我在Python中構建基本蜘蛛程序時遇到問題。每當我嘗試運行時,我都會遇到錯誤。該錯誤發生在最後七行代碼中的某處。基本蜘蛛程序不會運行

#These modules do most of the work. 
import sys 
import urllib2 
import urlparse 
import htmllib, formatter 
from cStringIO import StringIO 


def log_stdout(msg): 
    """Print msg to the screen.""" 
    print msg 

def get_page(url, log): 
    """Retrieve URL and return contents, log errors.""" 
    try: 
     page = urllib2.urlopen(url) 
    except urllib2.URLError: 
     log("Error retrieving: " + url) 
     return '' 
    body = page.read() 
    page.close() 
    return body 

def find_links(html): 
    """Return a list links in html.""" 
    # We're using the parser just to get the HREFs 
    writer = formatter.DumbWriter(StringIO()) 
    f = formatter.AbstractFormatter(writer) 
    parser = htmllib.HTMLParser(f) 
    parser.feed(html) 
    parser.close() 
    return parser.anchorlist 

class Spider: 

    """ 
    The heart of this program, finds all links within a web site. 

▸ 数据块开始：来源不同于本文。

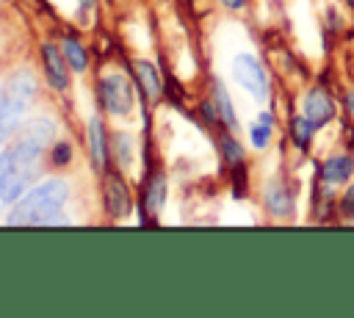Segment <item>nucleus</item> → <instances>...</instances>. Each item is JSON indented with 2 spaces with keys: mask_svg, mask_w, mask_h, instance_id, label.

    run() contains the main loop. 
    process_page() retrieves each page and finds the links. 
    """ 

    def __init__(self, startURL, log=None): 
      #This method sets initial values 
     self.URLs = set() 
     self.URLs.add(startURL) 
     self.include = startURL 
     self._links_to_process = [startURL] 
     if log is None: 
      # Use log_stdout function if no log provided 
      self.log = log_stdout 
     else: 
      self.log = log 

    def run(self): 
     #Processes list of URLs one at a time 
     while self._links_to_process: 
      url = self._links_to_process.pop() 
      self.log("Retrieving: " + url) 
      self.process_page(url) 

    def url_in_site(self, link): 
     #Checks whether the link starts with the base URL 
     return link.startswith(self.include) 

    def process_page(self, url): 
     #Retrieves page and finds links in it 
     html = get_page(url, self.log) 
     for link in find_links(html): 
      #Handle relative links 
      link = urlparse.urljoin(url, link) 
      self.log("Checking: " + link) 
      # Make sure this is a new URL within current site 
      if link not in self.URLs and self.url_in_site(link): 
       self.URLs.add(link) 
       self._links_to_process.append(link) 

錯誤信息與此代碼塊有關。

if __name__ == '__main__': 
    #This code runs when script is started from command line 
    startURL = sys.argv[1] 
    spider = Spider(startURL) 
    spider.run() 
    for URL in sorted(spider.URLs): 
      print URL 


The error message: 
     startURL = sys.argv[1] 
    IndexError: list index out of range 

回答

3

你沒有用參數調用你的蜘蛛程序。 sys.argv[0]是您的腳本文件,並且sys.argv[1]將是您傳遞它的第一個參數。 「列表索引超出範圍」意味着你沒有給出任何論點。

嘗試將其稱爲python spider.py http://www.example.com(包含您的實際網址)。

0

這並不直接回答你的問題,而是:

我會去的東西如:

START_PAGE = 'http://some.url.tld' 
ahrefs = lxml.html.parse(START_PAGE).getroottree('//a/@href') 

然後使用可用的方法上lmxl.html對象和multiprocess鏈接

該手柄「半格式化」的HTML,並且你可以插入BeautifulSoup庫。

如果你想嘗試嘗試跟隨JavaScript生成的鏈接,那麼需要一點工作,但是 - 這就是生活!